If more people buy your stuff you probably make bigger profits. Of course, in this case, costs would also increase a bit, but since this is a mandatory minimum wage that affects all sectors of the economy, for retail businesses at least, their customer base is bigger than their employee base.

If less people are employed there is no gain or even possibly a loss in profits.

It could increase business, but will it increase profits? If it would increase profits why are companies against a government mandated minimum wage raise?

In any case, how do you think we expanded our economy in the first place?

Each country has to be evaluated on a case by case basis. How did the U.S. expand their economy? Well there are a lot more factors than just "people got paid more and therefore they could buy more." "We printed more money, therefore we had more money, and we spent it on stuff."

It could increase business, but will it increase profits? If it would increase profits why are companies against a government mandated minimum wage raise?

Our purchasing power has increased because our wages, including the lowest ones, have increased significantly. Has that hurt our economy?

Who's economy?

Nothing wrong with wages going up, the problem for the U.S. Economy, as some are pointing out, is that a government mandated wage increase would not actually achieve the stated goals and would actually harm business, and the people who work for them, rather than actually raise people's living standard.

It could increase business, but will it increase profits? If it would increase profits why are companies against a government mandated minimum wage raise?

   

Are there less businesses operating today and are they having more problems staying afloat? I think not.

Compared to what time period? What kind of businesses? In what parts of the United States? If you asked that question of a city like Detroit your answer would be completely wrong.

Are there more businesses? Well yes - there is more everything.

However there are less independently owned businesses, relative to the population of 30 or 40 years or so ago in the United States.

It could increase business, but will it increase profits? If it would increase profits why are companies against a government mandated minimum wage raise?

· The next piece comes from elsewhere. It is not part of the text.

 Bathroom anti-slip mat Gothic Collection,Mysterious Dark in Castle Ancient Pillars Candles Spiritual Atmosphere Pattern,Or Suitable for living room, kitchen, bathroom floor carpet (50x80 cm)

   Again, more proof that increased wages are good for the economy as a whole.

Is it? In the 50ies and 60ies the middle class in the United States was much larger, they lived on lower wages, and many lived off the wage of a single earner - the father.

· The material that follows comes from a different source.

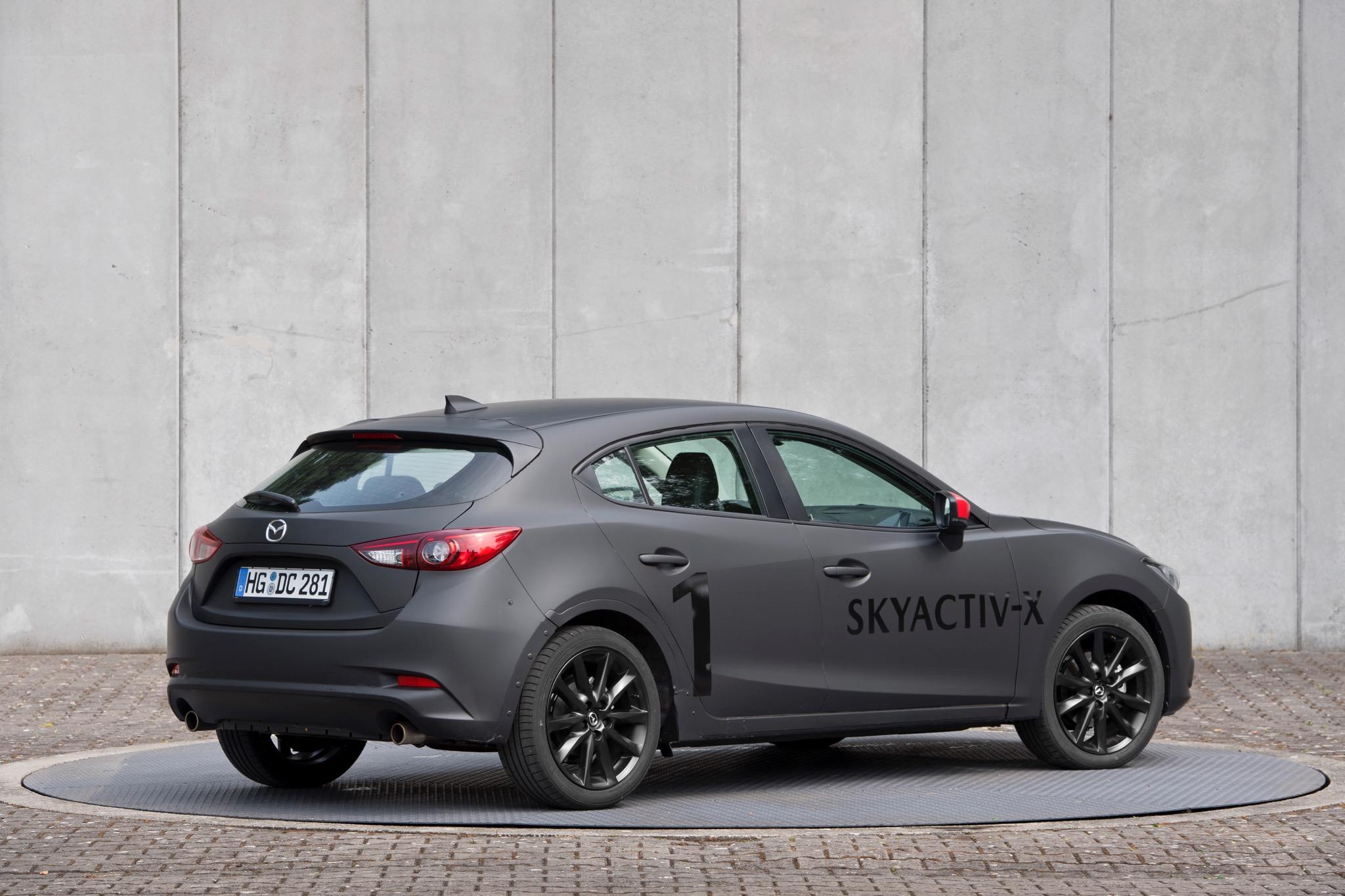 Mazda SkyActiv-X review | CarAdvice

The problem isn't that wages are too low. The problem is that the dollar buys less.
 

It could increase business, but will it increase profits? If it would increase profits why are companies against a government mandated minimum wage raise?

So why don't corporations want this? I don't know, but would it be such a stretch to suggest that corporations are short sighted, greedy and that this wouldn't be the first time they choose to ignore long term gains in favor of short term profits?

Sure, but corporations aren't these amorphous entities. The people who run them care about their survival. Super wealthy people care about legacy, what they hand down to their heirs.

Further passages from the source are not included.